Minister of Council of Agriculture of the Republic of China
- In office 6 December 1999 – 19 May 2000
- Preceded by: Peng Tso-kwei
- Succeeded by: Chen Hsi-huang

Personal details
- Born: 1936 (age 89–90) Mino, Kizan, Takao Prefecture, Taiwan, Empire of Japan, (today Meinong District, Kaohsiung, Taiwan)
- Party: Kuomintang
- Education: National Chengchi University (BS) Chinese Culture University (MA)

= Lin Hsiang-nung =

Taiwanese politician and diplomat

Lin Hsiang-nung (林享能 (Lín Xiǎngnéng); born 1936) is a Taiwanese politician and diplomat.

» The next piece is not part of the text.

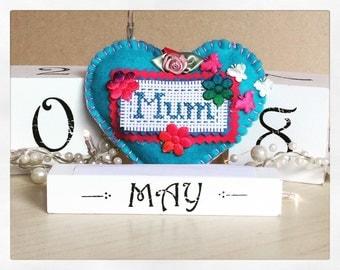 Mothers day hanging felt heart keychain/keepsake in blue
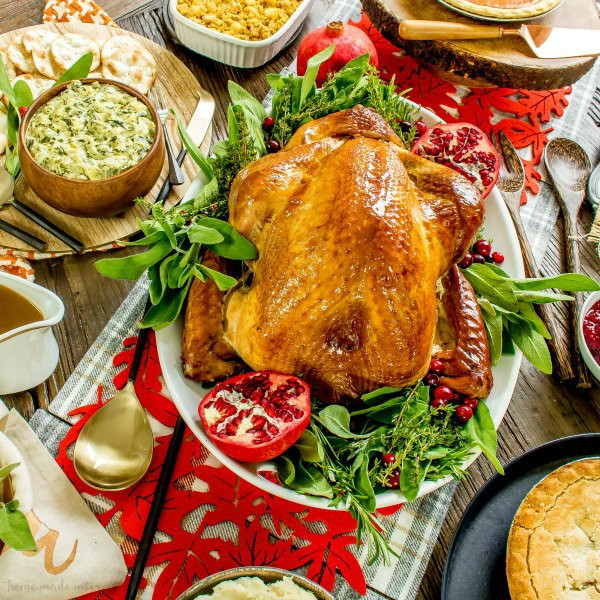 Delivered Thanksgiving Dinners  Simplify the Holidays with Traditional Thanksgiving Dinner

==Early life and education==
Lin was born in 1936. A native of Kaohsiung, he attended National Chengchi University and Chinese Culture University.

==Political career==
Lin worked for the Ministry of Foreign Affairs for 25 years, and was based in Latin America. He also served as secretary to Lien Chan before assuming a vice-ministerial role at the Council of Agriculture in 1989. Lin was promoted in 1999 to succeed Peng Tso-kwei as agriculture minister. Upon taking office, Lin expressed support for revisions to the Agricultural Development Law proposed by Peng. However, shortly afterward, Lin proposed a new set of regulations regarding the zoning of farmland. The Legislative Yuan eventually voted to allow individual farmers to build structures on newly-acquired farmland. Shortly before leaving the Council of Agriculture, Lin joined Lien Chan's 2000 presidential campaign. He stepped down when the Chen Shui-bian administration was sworn into office and later worked for the National Policy Foundation, a Kuomintang think tank. By the 2004 election cycle, Lin had been named the leader of the Kuomintang's Kaohsiung headquarters and worked to coordinate a joint presidential ticket with the People First Party. After Chen Shui-bian won a second presidential term, Lin led a protest outside the Kaohsiung District Prosecutors' Office. He sought agricultural support for the KMT in the 2005 local elections by organizing the Taiwan Tractor Team.